31 May 2016 Kirsten Lawson/Henry Belot
Canberrans will pay an upfront $375 million to the Canberra Metro consortium, plus an average $64 million a year over 20 years, to build and operate the much-debated tram line from Gungahlin to the city.
The final price of the project is $710 million, Capital Metro Minister Simon Corbell said on Tuesday, announcing that the contract had now been signed with the Pacific Partnerships-led consortium.
But because the payments are spread over time, the taxpayer is committed to the $375 million lump sum when construction is complete, plus an annual operations payment, $48 million in the first year and $75 million in 2038, or an annual average of $64 million over the life of the project.
Mr Corbell said initial work would begin in June and substantive work in August. But Canberra Metro chief executive Martin Pugh said while some work would begin on moving underground pipes and wires, the consortium had about six months of design to do before construction began.
Mr Corbell said the design of the terminus at Alinga Street had been "enhanced" to become a key meeting place, LED lighting and world-class design had been incorporated for stops along the route and a new public square would be built on the Northbourne median between the historic Melbourne and Sydney buildings. The square would cost about $7 million, paid for by the consortium. Fare revenue goes to the government.
"This is a very exciting time for our city," Mr Corbell said. "This is a transformative project for our city. We have to plan for a growing city. We have to plan for a city of over half a million people and while some people will continue to think about Canberra as a small country town, the reality is that we aren't."
The announcement comes after months of debate about the cost of the project and its benefits, and a row this week between the government and business leaders, who don't like the pay deal negotiated by the consortium with the construction union.
On Tuesday, Mr Pugh said 200 to 500 construction workers would be employed. About 100 to 120 designers were working on the project at the moment.
The 12-kilometre line is a big gamble for the government in an election year, given the cost to a budget already deeply in the red, and the strong opposition from sectors of the public – evidenced on Tuesday when Can the Tram disrupted the announcement with a large protest banner.
The sign-off also sets up a stark contrast between Labor and the Liberals, with the Liberals promising to tear up the contract with Canberra Metro if they win government. Cancelling the contracts will mean a big compensation payment to the consortium, although no one has yet provided an exact figure.
Mr Corbell said the government had signed a standard termination-for-convenience clause but the payout amount would depend on the financial commitments the consortium had made at the time the contract was cancelled. He wouldn't specify a cost, dismissing questions about costs of cancellation as hypothetical.
The consortium has previously indicated it would employ about 500 construction workers, 250 directly and 250 through sub-contractors.
Infrastructure Partners chief executive Brendan Lyons praised the deal and called on the ACT opposition to step away from plans to scrap the contract if elected in October.
"Everyone respects the rights of the opposition to oppose legislation but it's time for the Canberra Liberals to go back to a position of respecting contracts and the rule of law," he said.
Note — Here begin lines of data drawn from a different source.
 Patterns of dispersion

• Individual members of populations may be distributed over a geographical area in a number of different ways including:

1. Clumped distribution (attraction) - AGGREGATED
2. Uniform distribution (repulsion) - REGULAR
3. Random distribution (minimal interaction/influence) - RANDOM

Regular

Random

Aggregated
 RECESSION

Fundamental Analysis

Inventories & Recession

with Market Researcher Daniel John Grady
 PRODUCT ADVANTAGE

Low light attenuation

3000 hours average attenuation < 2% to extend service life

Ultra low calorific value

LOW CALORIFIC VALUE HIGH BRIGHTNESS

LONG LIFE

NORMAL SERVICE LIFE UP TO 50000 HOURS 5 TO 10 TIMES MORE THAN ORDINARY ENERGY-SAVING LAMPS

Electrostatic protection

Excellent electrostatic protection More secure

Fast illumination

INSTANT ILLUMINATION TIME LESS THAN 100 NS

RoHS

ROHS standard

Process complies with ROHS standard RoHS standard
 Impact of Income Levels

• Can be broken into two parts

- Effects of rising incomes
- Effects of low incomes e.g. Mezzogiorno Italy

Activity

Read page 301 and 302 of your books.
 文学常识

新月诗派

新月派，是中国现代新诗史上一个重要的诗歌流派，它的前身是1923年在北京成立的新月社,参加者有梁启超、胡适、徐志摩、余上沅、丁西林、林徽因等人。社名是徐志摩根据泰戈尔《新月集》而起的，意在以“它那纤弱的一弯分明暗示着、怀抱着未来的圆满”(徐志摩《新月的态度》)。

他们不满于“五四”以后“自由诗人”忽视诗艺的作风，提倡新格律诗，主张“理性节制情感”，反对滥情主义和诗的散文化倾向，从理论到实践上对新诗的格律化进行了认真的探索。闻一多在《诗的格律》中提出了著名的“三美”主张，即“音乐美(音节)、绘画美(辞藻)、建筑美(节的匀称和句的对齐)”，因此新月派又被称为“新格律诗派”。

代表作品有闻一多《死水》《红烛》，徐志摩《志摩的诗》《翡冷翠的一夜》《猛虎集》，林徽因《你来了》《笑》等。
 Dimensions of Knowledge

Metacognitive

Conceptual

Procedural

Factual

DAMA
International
The project was one of the key planks of the Labor-Greens power-sharing deal after the 2012 election, and the Greens' Shane Rattenbury welcomed the contract signing, saying the project took vision and courage but was necessary.
The tram would create a more sustainable, liveable and resilient city, he said.
Pro-tram group ACT Light Rail welcomed the "tremendously brave political decision", spokesman Damien Haas comparing the project to the filling of Lake Burley Griffin and the construction of Parliament House.
"Capital Metro light rail will change Canberra's future in a way that people are yet to truly understand," he said.
The Conservation Council's Larry O'Loughlin welcomed the "massive investment" in public transport.
The consortium is led by Leighton-subsidiary Pacific Partnerships. Construction is headed by John Holland, a subsidiary of Chinese giant CCCC, whose website says it is the largest listed company in the international infrastructure and engineering sector. Spanish firm CAF will supply the 14 trams and Germany's Deutsche Bahn is the operator.